"Baiklah. Aku paham. Ini masih urutan ke lima, cobalah untuk lebih santai lagi. Tenang saja, masih ada waktu." Aku tidak yakin kalimat ini akan membuatnya rileks.
Aku meninggalkan Luna sendirian sekitar tujuh atau sepuluh menit sendirian. Ketika aku kembali, Luna tampak aneh di mataku. Bagiku aneh.
Dia tampak tenang sekali. Aku pikir dia seorang pertapa. Dia menyilangkan kakinya dan memang benar-benar berpose seperti pertapa. Dia terlalu tenang.
Kelas Teddy ada di urutan enam, Bobby ada di urutan empat, sedangkan Tina berada di urutan tujuh. Aku sempat menyaksikan sebentar penampilan drama Teddy dan Tina tapi tidak dengan Bobby.
Aku tidak bisa menilai bagaimana penampilan mereka, mungkin karena aku tidak menonton sampai selesai.
Per kelas mendapat durasi waktu 30 menit untuk menampilkan drama yang sudah mereka siapkan. Dengan durasi ini, eh... itu cukup lama mengingat kelasku mendapat urutan ke delapan. Jadi aku dan yang lainnya sepakat untuk memantapkan aksi kami.
Terkecuali Luna yang awalnya sangat bersemangat dan antusias, setalah masuk ke urutan lima wajahnya mulai terlihat cemas. Dan sekarang bisa terlihat kalau dia sedang merasa grogi.
Tapi anehnya, saat ini dia malah sangat tenang sekali. Ada apa dengannya—apa yang sudah merasukinya? Apa ini karena tekanan yang semakin dekat karena sebentar lagi kami akan tampil makanya dia—hmm... aku tidak tahu pasti, tapi aku akan mengamatinya.
Tiba saatnya untuk nomor urutan delapan tampil.
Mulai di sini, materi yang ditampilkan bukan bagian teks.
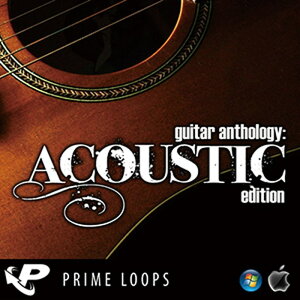 PRIME LOOPS GUITAR ANTHOLOGY: ACOUSTIC EDITION(�I�����C���[�i)(2���Ԉȓ��ɔ[�i) �v���O�C���\�t�g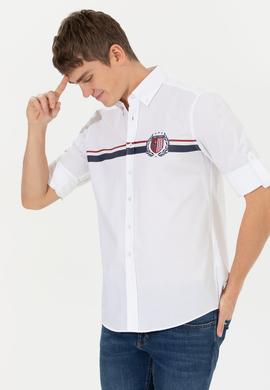 Erkek Beyaz Uzun Kollu Gömlek - 50257007010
Tidak lain tidak bukan adalah kelasku dan Luna.
Kami membawakan cerita putri salju dan tujuh kurcaci dengan tambahan unsur romantisme usia remaja. Kami menyesuaikan tiap tokoh dalam cerita dan membuatnya terasa lebih dekat dengan kami.
Tanpa mengubah cerita sama sekali, atau detail penting lainnya. Kami memperpendek rentan usia asli para tokoh dalam cerita dengan usia kami.
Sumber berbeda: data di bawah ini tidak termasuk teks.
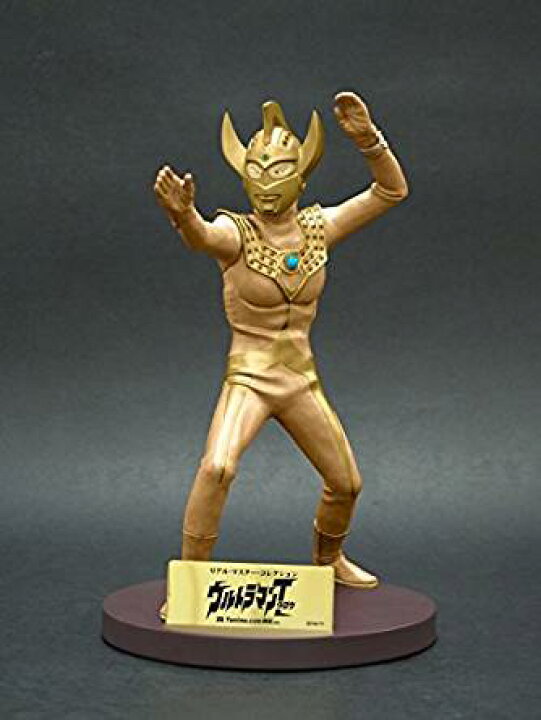 楽天市場】リアルマスターコレクション ウルトラマンタロウ ゴールド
Agar tidak terkesan kaku, kami mengubah beberapa kosa kata dan mengganti dengan kata alternatif yang memiliki makna yang sama.
Semua berjalan lancar, dari awal hingga pertengahan cerita. Bahkan saat menuju klimaks, kami memperhatikan ekspresi para penonton. Sebagai pemain, satu dua kali kami terkadang mencuri pandang dan melihat reaksi setiap penonton.
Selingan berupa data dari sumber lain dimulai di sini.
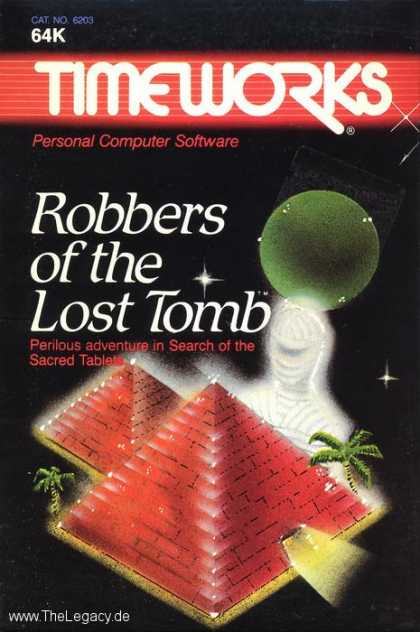 Misc. Games - Robbers of the Lost Tomb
Itu adalah hal yang wajar. Ada kala nya kegugupan aktor ketika di atas panggung bisa menghancurkan seluruh pertunjukan. Dan untuk memastikannya kami memeriksa reaksi para penonton. Bagaimana ekspresi mereka ketika melihat penampilan kami dari awal hingga akhir. Apakah memuaskan? Apakah membosankan?